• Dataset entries
## Begin
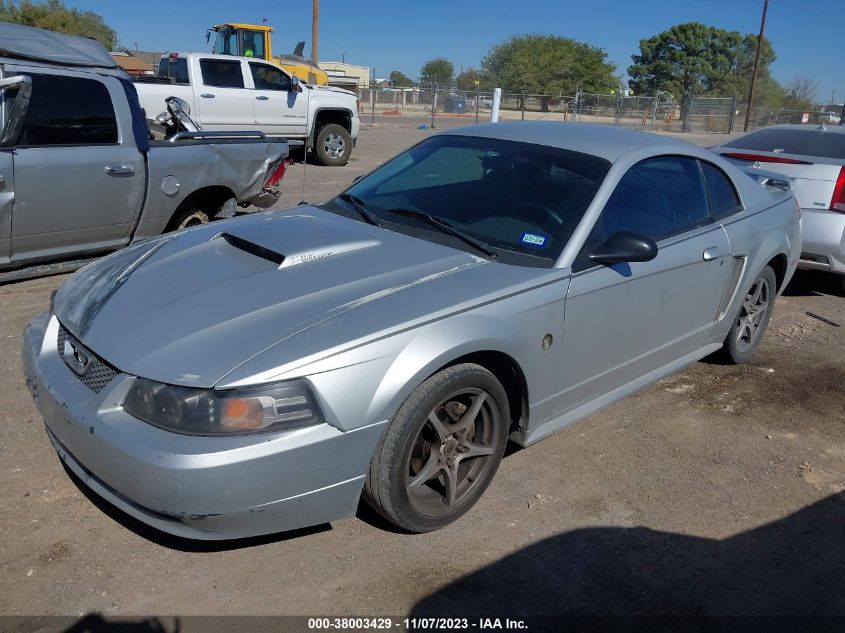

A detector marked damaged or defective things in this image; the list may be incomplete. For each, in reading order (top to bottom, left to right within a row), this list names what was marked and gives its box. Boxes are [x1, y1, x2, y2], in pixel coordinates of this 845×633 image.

damaged pickup truck [0, 24, 290, 282]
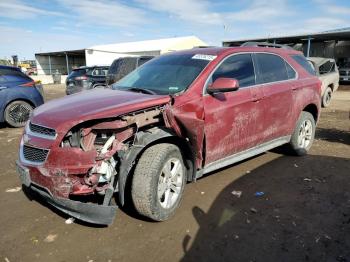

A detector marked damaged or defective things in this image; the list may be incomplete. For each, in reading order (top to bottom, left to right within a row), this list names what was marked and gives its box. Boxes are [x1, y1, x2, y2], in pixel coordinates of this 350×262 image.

crumpled hood [30, 88, 170, 133]
damaged red suv [17, 44, 322, 224]
crushed front bumper [15, 160, 117, 225]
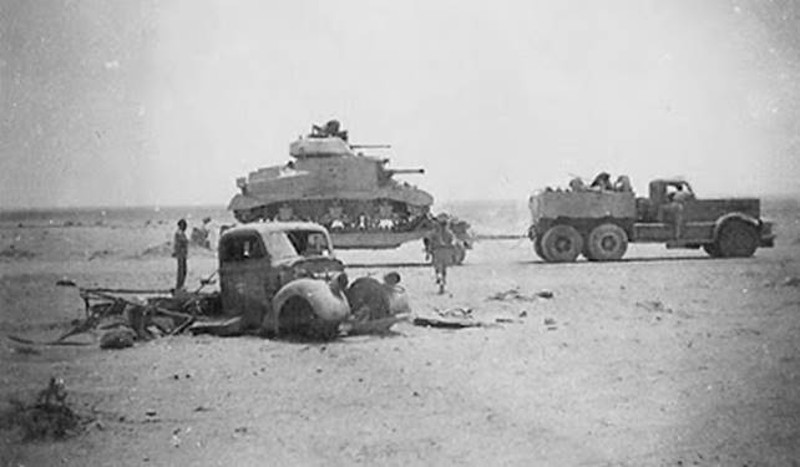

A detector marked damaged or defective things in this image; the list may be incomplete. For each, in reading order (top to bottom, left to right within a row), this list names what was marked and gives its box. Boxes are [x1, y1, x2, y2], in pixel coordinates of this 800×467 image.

damaged vehicle wreckage [12, 221, 410, 346]
wrecked civilian car [219, 221, 406, 338]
## End
• Set task
Please give every line of the items above as a Markdown table with two columns, Number and Line, one row per line, skipping blank lines and leaving the pictures out.

• Expected answer
| Number | Line |
|---|---|
| 1 | A detector marked damaged or defective things in this image; the list may be incomplete. For each, in reading order (top to bottom, left to right within a row), this list names what was marked and gives its box. Boxes are [x1, y1, x2, y2], in pixel coordinates of this 845×633 image. |
| 2 | damaged pickup truck [0, 24, 290, 282] |
| 3 | A detector marked damaged or defective things in this image; the list may be incomplete. For each, in reading order (top to bottom, left to right within a row), this list names what was marked and gives its box. Boxes are [x1, y1, x2, y2], in pixel coordinates of this 350×262 image. |
| 4 | crumpled hood [30, 88, 170, 133] |
| 5 | damaged red suv [17, 44, 322, 224] |
| 6 | crushed front bumper [15, 160, 117, 225] |
| 7 | A detector marked damaged or defective things in this image; the list may be incomplete. For each, in reading order (top to bottom, left to right within a row), this list names what was marked and gives its box. Boxes are [x1, y1, x2, y2], in pixel coordinates of this 800×467 image. |
| 8 | damaged vehicle wreckage [12, 221, 410, 346] |
| 9 | wrecked civilian car [219, 221, 406, 338] |